IF 2.9 3区 生物学 Q2 BIOCHEMICAL RESEARCH METHODS Pub Date : 2024-09-06 DOI: 10.1186/s12859-024-05920-5
John Michael O Ranola, Carolyn Horton, Tina Pesaran, Shawn Fayer, Lea M Starita, Brian H Shirts

Background: A variant can be pathogenic or benign with relation to a human disease. Current classification categories from benign to pathogenic reflect a probabilistic summary of the current understanding. A primary metric of clinical utility for multiplexed assays of variant effect (MAVE) is the number of variants that can be reclassified from uncertain significance (VUS). However, a gap in this measure of utility is that it underrepresents the information gained from MAVEs. The aim of this study was to develop an improved quantification metric for MAVE utility. We propose adopting an information content approach that includes data that does not reclassify variants will better reflect true information gain. We adopted an information content approach to evaluate the information gain, in bits, for MAVEs of BRCA1, PTEN, and TP53. Here, one bit represents the amount of information required to completely classify a single variant starting from no information.

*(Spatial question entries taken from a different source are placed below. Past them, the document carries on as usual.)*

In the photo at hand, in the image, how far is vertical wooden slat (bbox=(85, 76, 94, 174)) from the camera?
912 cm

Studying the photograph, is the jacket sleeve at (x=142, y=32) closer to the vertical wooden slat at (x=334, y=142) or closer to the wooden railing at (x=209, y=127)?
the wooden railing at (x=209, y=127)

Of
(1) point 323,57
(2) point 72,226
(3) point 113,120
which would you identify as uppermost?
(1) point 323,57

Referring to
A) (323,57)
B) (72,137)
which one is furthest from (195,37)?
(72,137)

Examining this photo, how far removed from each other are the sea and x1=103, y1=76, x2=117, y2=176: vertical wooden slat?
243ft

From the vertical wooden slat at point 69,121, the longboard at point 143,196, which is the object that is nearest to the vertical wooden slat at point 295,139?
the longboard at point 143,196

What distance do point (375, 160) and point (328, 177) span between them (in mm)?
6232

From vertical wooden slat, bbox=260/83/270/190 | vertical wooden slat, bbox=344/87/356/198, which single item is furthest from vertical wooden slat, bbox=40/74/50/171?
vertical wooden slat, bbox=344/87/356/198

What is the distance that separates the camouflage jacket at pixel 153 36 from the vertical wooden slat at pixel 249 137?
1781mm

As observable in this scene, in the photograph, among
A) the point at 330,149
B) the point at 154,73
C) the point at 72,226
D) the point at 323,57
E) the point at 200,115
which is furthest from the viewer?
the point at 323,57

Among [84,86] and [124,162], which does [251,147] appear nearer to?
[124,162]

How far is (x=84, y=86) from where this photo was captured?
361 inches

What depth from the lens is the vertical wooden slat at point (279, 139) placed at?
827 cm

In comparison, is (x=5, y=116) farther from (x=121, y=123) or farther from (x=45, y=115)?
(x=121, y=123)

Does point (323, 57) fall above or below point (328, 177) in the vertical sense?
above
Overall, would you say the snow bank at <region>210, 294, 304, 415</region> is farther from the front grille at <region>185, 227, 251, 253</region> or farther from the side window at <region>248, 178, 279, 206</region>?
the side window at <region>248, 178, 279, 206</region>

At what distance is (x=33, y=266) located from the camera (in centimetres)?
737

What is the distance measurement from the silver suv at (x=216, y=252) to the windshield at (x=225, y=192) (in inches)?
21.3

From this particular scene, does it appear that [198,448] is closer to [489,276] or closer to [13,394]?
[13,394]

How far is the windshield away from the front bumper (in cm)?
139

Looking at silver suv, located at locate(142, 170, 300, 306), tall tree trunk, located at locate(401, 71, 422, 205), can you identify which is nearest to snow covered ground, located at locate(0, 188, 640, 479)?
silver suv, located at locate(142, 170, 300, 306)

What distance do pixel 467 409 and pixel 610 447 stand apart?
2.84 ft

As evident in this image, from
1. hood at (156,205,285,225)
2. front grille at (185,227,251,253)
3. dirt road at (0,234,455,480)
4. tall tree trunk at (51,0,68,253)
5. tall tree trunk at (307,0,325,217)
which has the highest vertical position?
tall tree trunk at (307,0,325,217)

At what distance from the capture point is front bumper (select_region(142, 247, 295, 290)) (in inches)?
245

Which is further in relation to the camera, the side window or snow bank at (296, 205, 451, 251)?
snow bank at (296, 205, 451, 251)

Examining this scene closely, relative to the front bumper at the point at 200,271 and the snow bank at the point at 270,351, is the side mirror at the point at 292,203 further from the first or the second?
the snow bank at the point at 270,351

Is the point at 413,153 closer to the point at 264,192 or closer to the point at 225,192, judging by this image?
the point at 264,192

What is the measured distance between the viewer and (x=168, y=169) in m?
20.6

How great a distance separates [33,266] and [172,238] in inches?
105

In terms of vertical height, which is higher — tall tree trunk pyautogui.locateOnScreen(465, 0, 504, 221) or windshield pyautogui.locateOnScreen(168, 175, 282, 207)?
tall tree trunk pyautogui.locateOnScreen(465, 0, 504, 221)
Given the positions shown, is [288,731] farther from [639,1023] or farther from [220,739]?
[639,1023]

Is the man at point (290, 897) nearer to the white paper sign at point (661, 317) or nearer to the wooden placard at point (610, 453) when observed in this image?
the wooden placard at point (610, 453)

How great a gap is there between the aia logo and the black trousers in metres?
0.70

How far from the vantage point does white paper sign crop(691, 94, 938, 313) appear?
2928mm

Results: BRCA1 MAVEs produced a total of 831.2 bits of information, 6.58% of the total missense information in BRCA1 and a 22-fold increase over the information that only contributed to VUS reclassification. PTEN MAVEs produced 2059.6 bits of information which represents 32.8% of the total missense information in PTEN and an 85-fold increase over the information that contributed to VUS reclassification. TP53 MAVEs produced 277.8 bits of information which represents 6.22% of the total missense information in TP53 and a 3.5-fold increase over the information that contributed to VUS reclassification.

Conclusions: An information content approach will more accurately portray information gained through MAVE mapping efforts than by counting the number of variants reclassified. This information content approach may also help define the impact of guideline changes that modify the information definitions used to classify groups of variants.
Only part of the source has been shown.